### Saved data entries
==========

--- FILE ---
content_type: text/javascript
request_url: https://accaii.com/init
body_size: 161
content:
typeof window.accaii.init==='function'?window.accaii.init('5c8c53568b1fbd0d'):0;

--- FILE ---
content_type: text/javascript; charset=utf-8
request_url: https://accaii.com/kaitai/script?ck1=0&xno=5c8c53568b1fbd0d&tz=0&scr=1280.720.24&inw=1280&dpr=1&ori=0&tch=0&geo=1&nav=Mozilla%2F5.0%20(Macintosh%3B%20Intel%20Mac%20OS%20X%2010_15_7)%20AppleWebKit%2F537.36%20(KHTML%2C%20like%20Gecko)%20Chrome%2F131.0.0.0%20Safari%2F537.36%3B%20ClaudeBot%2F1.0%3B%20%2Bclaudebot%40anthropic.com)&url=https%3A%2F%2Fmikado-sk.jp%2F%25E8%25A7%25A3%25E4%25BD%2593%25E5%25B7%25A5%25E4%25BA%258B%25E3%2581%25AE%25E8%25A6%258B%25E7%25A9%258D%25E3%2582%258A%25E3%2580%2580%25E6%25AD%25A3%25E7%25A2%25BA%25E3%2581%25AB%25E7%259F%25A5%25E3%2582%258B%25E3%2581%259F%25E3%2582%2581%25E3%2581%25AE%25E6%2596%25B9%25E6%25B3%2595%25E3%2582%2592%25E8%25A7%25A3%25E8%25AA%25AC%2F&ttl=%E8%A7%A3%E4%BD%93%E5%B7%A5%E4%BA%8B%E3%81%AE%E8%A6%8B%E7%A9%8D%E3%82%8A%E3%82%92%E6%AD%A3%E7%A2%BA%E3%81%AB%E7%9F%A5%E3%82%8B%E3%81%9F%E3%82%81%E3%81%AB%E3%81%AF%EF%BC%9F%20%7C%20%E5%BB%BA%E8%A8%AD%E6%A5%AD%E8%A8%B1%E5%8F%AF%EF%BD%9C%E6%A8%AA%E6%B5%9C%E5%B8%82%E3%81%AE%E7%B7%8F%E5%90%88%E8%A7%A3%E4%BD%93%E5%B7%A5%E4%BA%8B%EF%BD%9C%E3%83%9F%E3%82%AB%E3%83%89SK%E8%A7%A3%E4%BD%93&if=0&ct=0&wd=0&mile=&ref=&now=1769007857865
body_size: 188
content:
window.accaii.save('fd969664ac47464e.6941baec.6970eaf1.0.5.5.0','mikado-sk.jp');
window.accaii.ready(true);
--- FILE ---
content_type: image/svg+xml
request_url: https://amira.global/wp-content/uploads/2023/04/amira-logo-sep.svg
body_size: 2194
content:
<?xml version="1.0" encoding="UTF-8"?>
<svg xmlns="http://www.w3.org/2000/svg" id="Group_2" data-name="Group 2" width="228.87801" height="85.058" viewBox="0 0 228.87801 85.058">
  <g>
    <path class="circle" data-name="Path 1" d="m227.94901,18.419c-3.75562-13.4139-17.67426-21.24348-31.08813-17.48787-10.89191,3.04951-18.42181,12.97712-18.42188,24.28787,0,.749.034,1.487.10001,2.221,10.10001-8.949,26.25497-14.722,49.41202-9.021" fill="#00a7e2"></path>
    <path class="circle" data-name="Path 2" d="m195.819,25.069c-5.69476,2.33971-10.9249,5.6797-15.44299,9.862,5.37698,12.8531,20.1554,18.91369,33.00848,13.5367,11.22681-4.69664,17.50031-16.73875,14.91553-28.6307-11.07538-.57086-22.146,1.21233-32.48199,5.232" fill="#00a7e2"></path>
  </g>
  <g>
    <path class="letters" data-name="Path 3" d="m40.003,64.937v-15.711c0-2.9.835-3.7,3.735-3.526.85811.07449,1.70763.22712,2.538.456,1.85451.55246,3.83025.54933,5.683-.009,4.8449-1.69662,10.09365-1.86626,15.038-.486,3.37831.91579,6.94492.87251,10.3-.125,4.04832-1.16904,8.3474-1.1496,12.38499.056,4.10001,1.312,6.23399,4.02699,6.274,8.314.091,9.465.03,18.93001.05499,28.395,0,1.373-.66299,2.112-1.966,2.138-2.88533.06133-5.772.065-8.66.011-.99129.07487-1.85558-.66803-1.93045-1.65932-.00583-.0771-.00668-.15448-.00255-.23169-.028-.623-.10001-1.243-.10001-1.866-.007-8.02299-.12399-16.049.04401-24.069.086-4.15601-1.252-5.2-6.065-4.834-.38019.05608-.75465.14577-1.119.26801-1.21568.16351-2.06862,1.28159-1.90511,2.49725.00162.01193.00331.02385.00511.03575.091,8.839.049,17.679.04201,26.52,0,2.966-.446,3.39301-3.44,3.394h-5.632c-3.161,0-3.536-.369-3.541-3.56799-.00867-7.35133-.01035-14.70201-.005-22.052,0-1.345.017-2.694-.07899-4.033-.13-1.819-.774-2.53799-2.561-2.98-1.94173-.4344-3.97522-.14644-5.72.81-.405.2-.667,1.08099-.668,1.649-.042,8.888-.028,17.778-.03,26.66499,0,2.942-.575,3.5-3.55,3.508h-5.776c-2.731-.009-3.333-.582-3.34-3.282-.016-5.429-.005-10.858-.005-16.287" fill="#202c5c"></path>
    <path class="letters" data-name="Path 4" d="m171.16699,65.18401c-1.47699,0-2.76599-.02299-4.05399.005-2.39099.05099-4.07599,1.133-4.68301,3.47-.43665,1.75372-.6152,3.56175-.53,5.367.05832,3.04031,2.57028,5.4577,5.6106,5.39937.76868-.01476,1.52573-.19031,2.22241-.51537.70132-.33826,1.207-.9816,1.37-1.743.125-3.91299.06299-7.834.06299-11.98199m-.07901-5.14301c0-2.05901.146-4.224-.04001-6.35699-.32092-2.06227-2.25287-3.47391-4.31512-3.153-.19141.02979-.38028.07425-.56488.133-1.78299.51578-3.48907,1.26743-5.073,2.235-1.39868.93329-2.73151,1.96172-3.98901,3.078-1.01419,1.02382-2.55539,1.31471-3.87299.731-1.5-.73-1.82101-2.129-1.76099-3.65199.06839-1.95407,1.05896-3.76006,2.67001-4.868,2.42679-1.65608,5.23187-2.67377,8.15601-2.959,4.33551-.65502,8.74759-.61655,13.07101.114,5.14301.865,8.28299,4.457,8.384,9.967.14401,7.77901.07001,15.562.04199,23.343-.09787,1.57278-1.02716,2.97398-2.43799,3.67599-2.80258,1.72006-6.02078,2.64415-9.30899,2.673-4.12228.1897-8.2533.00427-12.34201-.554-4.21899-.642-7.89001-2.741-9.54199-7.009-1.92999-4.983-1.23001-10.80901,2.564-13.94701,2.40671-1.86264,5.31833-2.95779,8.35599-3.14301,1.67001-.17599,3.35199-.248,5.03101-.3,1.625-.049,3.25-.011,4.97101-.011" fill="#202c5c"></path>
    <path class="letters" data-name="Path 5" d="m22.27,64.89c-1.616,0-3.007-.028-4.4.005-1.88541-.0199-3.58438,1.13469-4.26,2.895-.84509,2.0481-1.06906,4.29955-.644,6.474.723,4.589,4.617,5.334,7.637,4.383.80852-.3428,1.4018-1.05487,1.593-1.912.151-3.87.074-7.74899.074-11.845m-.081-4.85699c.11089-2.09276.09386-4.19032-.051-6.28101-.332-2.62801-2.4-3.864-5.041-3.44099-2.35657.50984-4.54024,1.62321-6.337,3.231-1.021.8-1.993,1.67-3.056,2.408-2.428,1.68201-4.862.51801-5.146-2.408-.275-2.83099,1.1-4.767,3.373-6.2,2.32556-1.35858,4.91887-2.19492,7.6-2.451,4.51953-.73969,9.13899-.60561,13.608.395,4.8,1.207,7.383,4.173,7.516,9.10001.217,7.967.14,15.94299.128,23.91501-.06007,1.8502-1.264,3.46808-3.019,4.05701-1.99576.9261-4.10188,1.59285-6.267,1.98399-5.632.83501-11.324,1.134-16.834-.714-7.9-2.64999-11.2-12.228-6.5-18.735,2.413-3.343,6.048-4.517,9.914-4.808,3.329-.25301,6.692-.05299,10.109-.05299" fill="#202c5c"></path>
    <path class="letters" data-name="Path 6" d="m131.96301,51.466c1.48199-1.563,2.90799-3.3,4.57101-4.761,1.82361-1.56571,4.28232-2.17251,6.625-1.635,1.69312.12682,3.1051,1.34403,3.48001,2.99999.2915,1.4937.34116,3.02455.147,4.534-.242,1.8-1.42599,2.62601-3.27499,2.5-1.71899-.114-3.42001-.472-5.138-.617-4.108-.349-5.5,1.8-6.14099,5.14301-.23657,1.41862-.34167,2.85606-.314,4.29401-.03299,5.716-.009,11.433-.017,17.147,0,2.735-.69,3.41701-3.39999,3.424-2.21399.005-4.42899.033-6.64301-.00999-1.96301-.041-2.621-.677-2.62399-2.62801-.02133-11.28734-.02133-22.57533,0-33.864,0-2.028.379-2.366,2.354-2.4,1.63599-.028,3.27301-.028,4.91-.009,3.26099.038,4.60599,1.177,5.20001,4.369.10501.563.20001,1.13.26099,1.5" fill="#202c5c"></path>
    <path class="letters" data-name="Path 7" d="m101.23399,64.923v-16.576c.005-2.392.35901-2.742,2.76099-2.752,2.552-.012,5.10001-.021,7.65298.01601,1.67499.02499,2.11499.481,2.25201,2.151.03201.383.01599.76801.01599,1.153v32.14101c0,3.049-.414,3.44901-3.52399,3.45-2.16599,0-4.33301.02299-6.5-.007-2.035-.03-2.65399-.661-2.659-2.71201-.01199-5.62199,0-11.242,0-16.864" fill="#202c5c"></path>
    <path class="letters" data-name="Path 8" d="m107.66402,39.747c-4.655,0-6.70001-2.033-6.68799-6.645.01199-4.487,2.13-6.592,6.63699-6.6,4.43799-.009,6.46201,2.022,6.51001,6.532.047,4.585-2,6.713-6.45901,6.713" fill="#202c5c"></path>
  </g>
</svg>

==========

### Task instructions
Every line above that contains the word "javascript" should be reported.

### Output
content_type: text/javascript
content_type: text/javascript; charset=utf-8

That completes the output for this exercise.